As you may have heard, Gordon doesn't believe the moon is real. No, I'm not kidding. Nick Gordon doesn't believe the moon is real. Why does he not believe in the moon? Gordon is more than happy to explain. “The moon is very close, brother,” he told reporters. “It's very close.” This is where it all starts to make sense. Yes Gordon thinks the moon is very close. He makes a living by ignoring places that are more remote than he thinks they are. Perhaps you will take comfort in knowing that the moon, like a change that cannot be resisted, keeps moving away.

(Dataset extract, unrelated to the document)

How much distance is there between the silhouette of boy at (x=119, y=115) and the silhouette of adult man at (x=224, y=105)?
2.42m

But to put all of this on Gordon or any one player would be an understatement for the program the Marlins have assembled. They are united in the same subject, and have been wildly successful regardless of how you sell the numbers. They lead the league in runs scored by both righties and lefties, home and away, with the bases empty and runners in scoring position. They mostly chase sinkers, cutters, changeups, splitters, sliders, and curveballs. Only 15 teams have seen the knuckleball this season, but the Marlins lead them in rushing. If you'd like to break things down with Statcast's attack zones, they swing best against shadow pitches, the chase zone, and the drop zone. The only place where they are not in the first place? The heart of the plate.